■ Brief ■
Output every line below exactly, please, omitting pictures.

Supplied data Start Marker

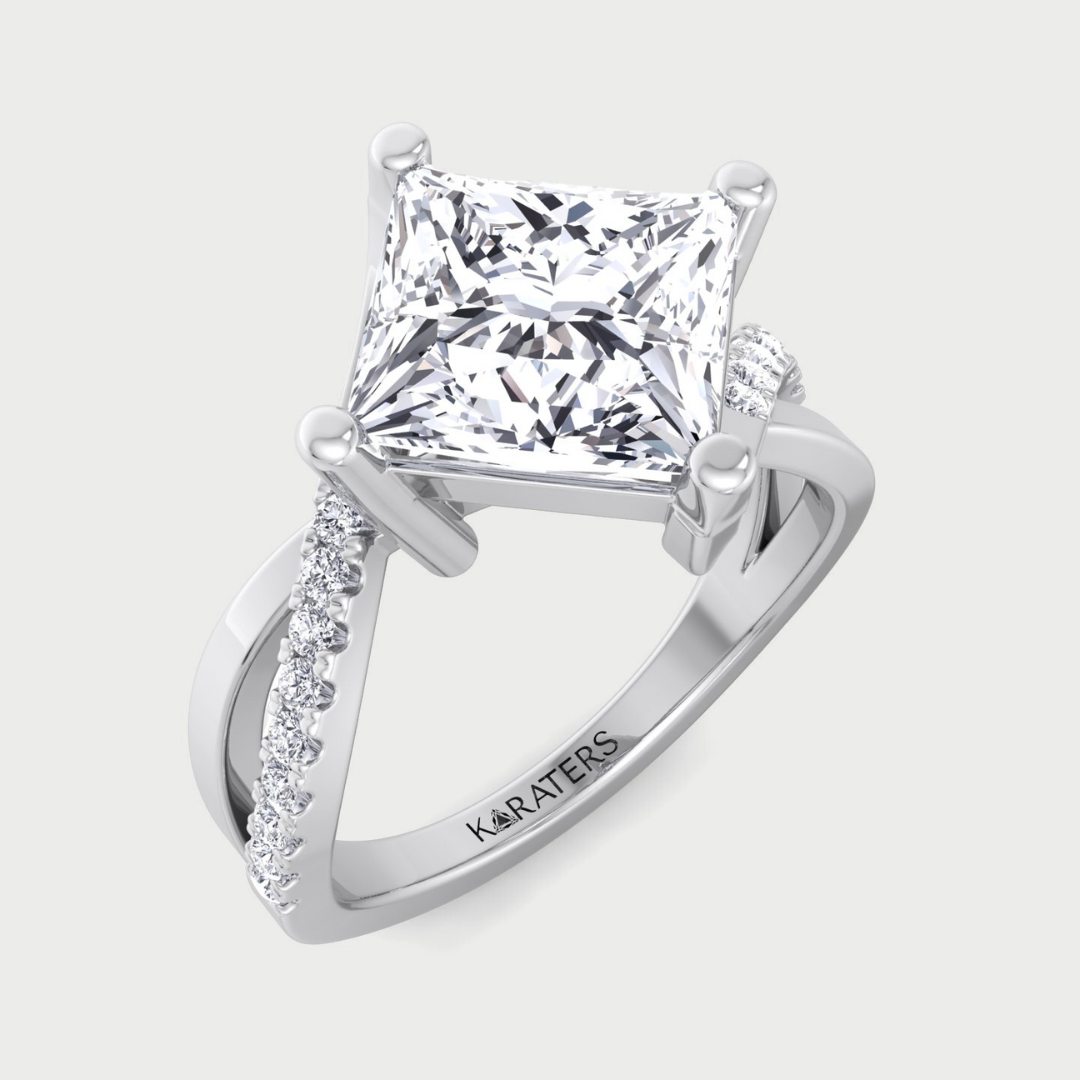 Princess Lab Diamond Engagement Ring Wrap Detail SideStones
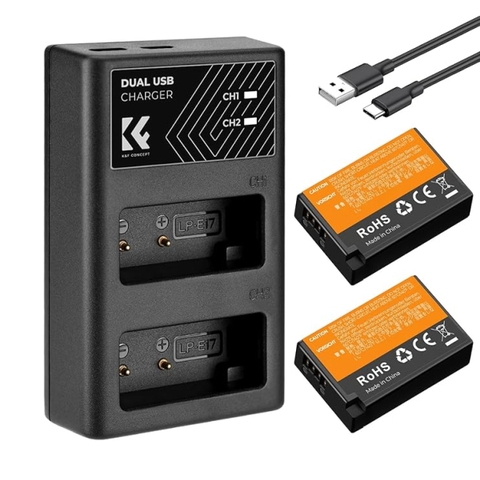 Pin và sạc K&F Canon LP-E17 Combo 2 pin 1 sạc (KF28.0014V3)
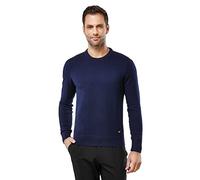 Vincenzo Boretti Maglione-Pullover Elegante da Uomo, Disegno Classico con Scollo-Rotondo, Manica-Lunga, Aderente/Slim, Caldo - Ideal per Inverno, Autunno, Mezza Stagione Blu Scuro S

Supplied data End Marker

■ Task response ■
 Princess Lab Diamond Engagement Ring Wrap Detail SideStones
 Pin và sạc K&F Canon LP-E17 Combo 2 pin 1 sạc (KF28.0014V3)
 Vincenzo Boretti Maglione-Pullover Elegante da Uomo, Disegno Classico con Scollo-Rotondo, Manica-Lunga, Aderente/Slim, Caldo - Ideal per Inverno, Autunno, Mezza Stagione Blu Scuro S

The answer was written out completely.